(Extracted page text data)
<<<<

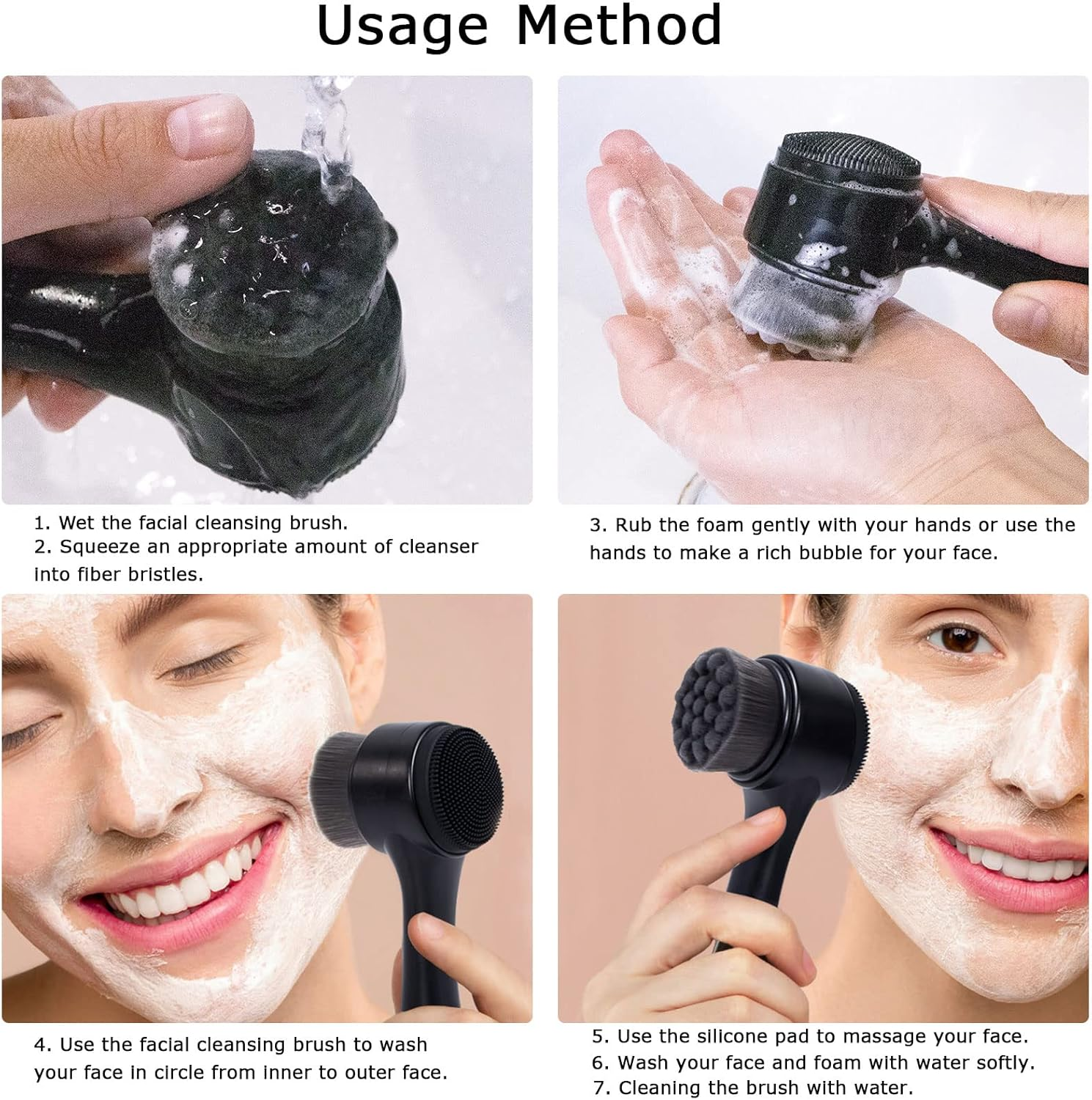 Usage Method

1. Wet the facial cleansing brush.
2. Squeeze an appropriate amount of cleanser into fiber bristles.

3. Rub the foam gently with your hands or use the hands to make a rich bubble for your face.

4. Use the facial cleansing brush to wash your face in circle from inner to outer face.

5. Use the silicone pad to massage your face.
6. Wash your face and foam with water softly.
7. Cleaning the brush with water.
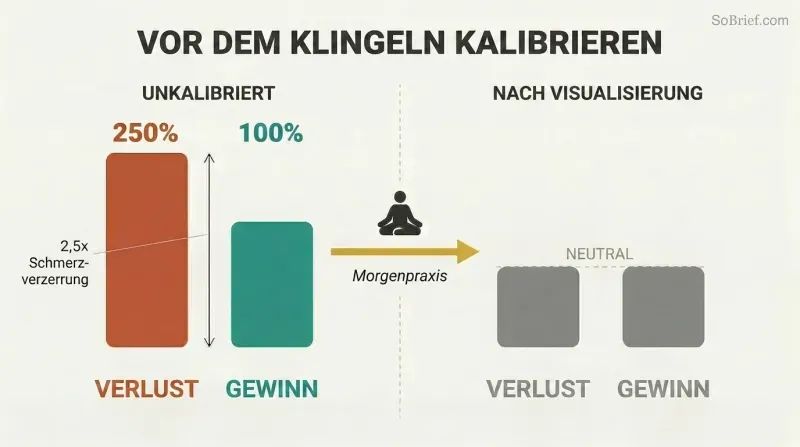 SoBrief.com

VOR DEM KLINGELN KALIBRIEREN

UNKALIBRIERT

250%

100%

2,5x Schmerzverzerrung

VERLUST

GEWINN

Morgenpraxis

NACH VISUALISIERUNG

NEUTRAL

VERLUST

GEWINN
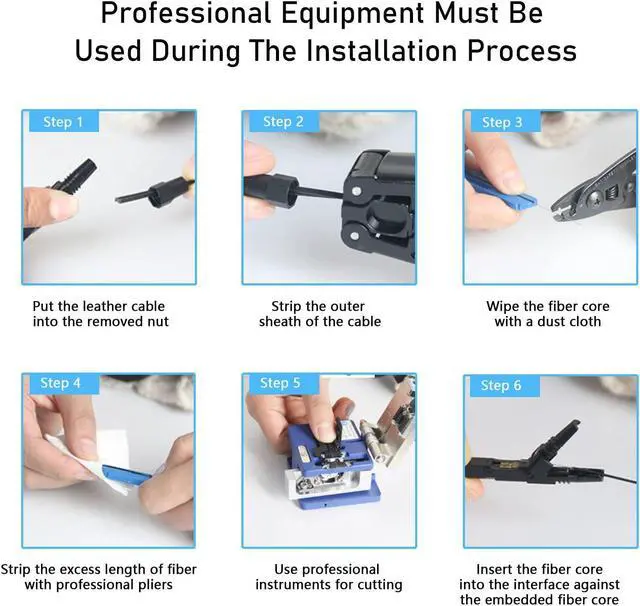 Professional Equipment Must Be Used During The Installation Process

Step 1

Put the leather cable into the removed nut

Step 2

Strip the outer sheath of the cable

Step 3

Wipe the fiber core with a dust cloth

Step 4

Strip the excess length of fiber with professional pliers

Step 5

Use professional instruments for cutting

Step 6

Insert the fiber core into the interface against the embedded fiber core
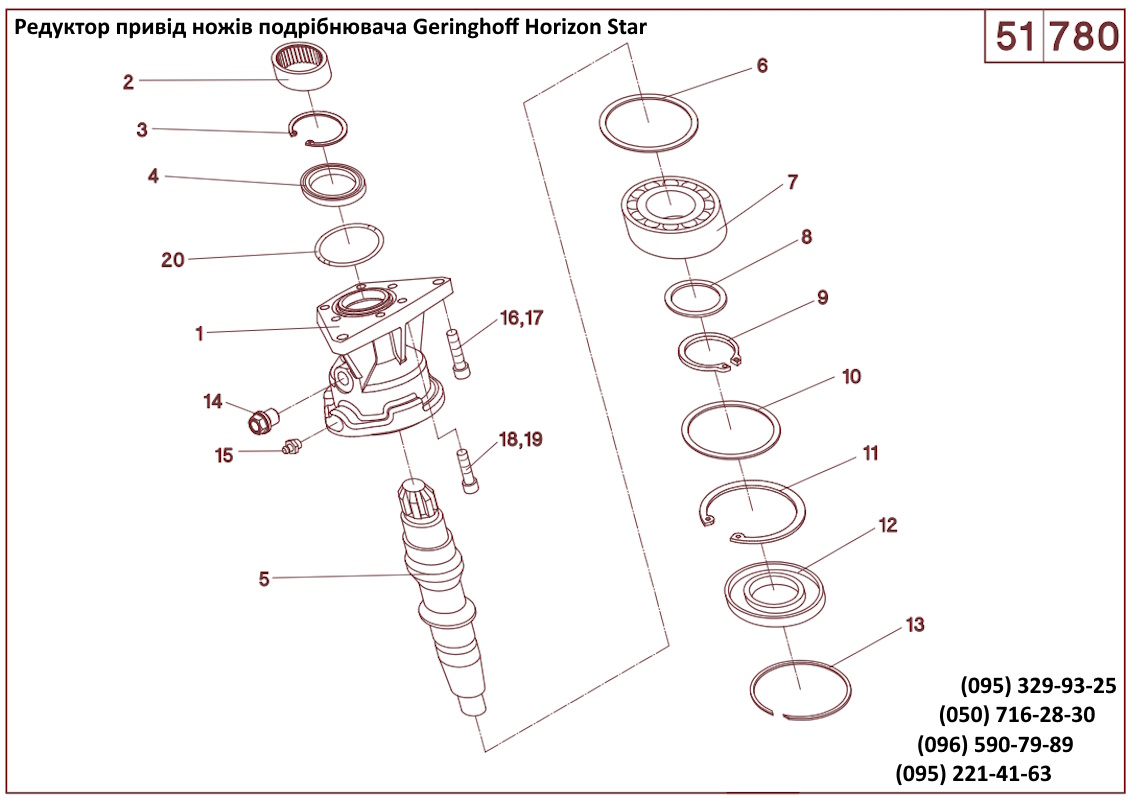 Редуктор привід ножів подрібнювача Geringhoff Horizon Star

51 780

2
3
4
20
1
16,17
14
15
18,19
5
6
7
8
9
10
11
12
13

(095) 329-93-25
(050) 716-28-30
(096) 590-79-89
(095) 221-41-63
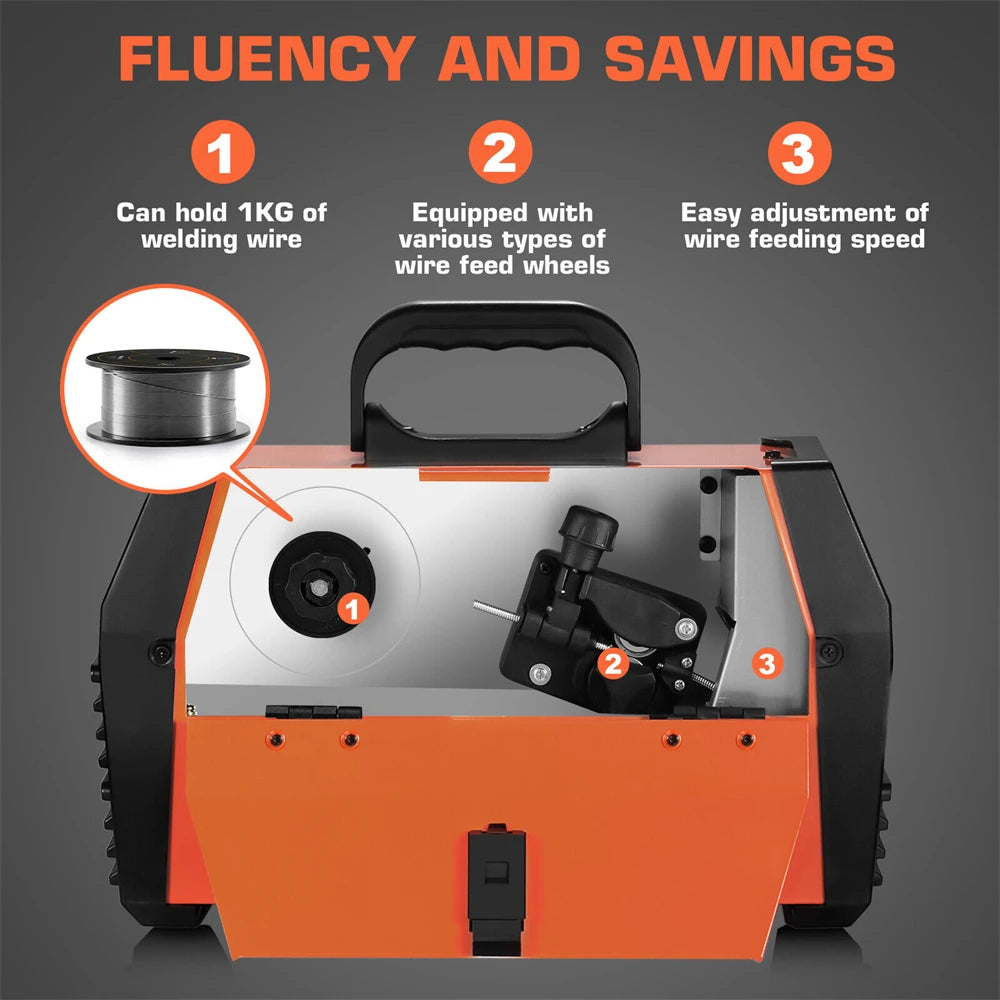 FLUENCY AND SAVINGS

1
Can hold 1KG of welding wire

2
Equipped with various types of wire feed wheels

3
Easy adjustment of wire feeding speed

1

2

3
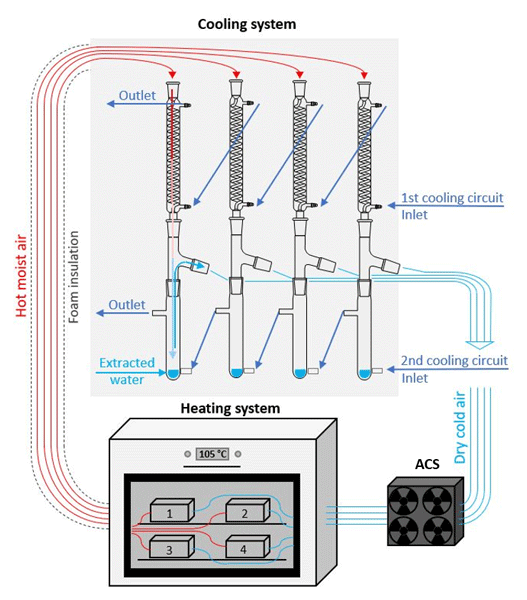 Cooling system

Outlet

1st cooling circuit
Inlet

Hot moist air

Foam insulation

Outlet

Extracted water

2nd cooling circuit
Inlet

Dry cold air

Heating system

105 °C

ACS

1

2

3

4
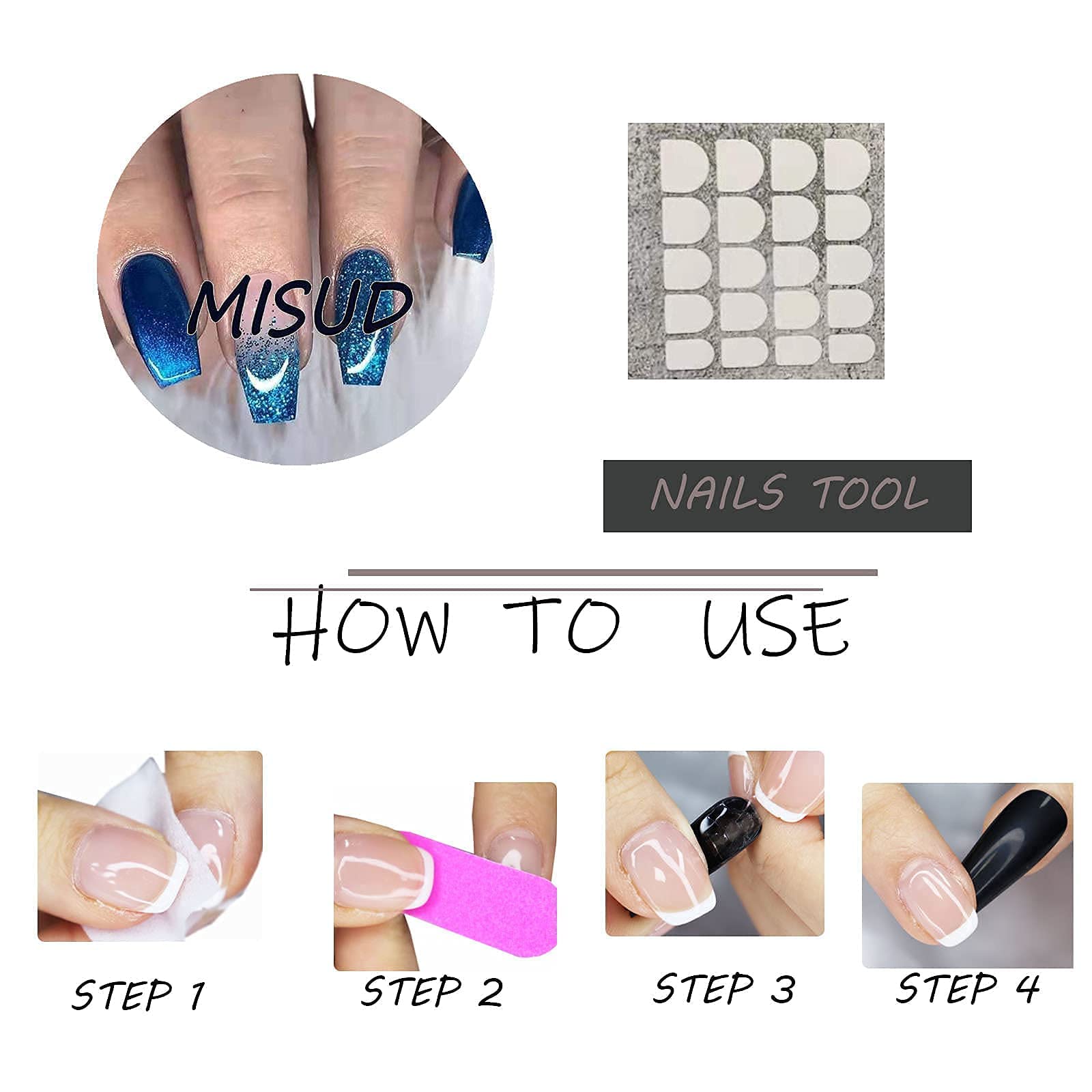 MISUD

NAILS TOOL

HOW TO USE

STEP 1

STEP 2

STEP 3

STEP 4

>>>>

### ABOUT THIS EXERCISE
In the entries above, copy each line that contains the string "Strip".

### SOLVED PROBLEM
Strip the outer sheath of the cable
Strip the excess length of fiber with professional pliers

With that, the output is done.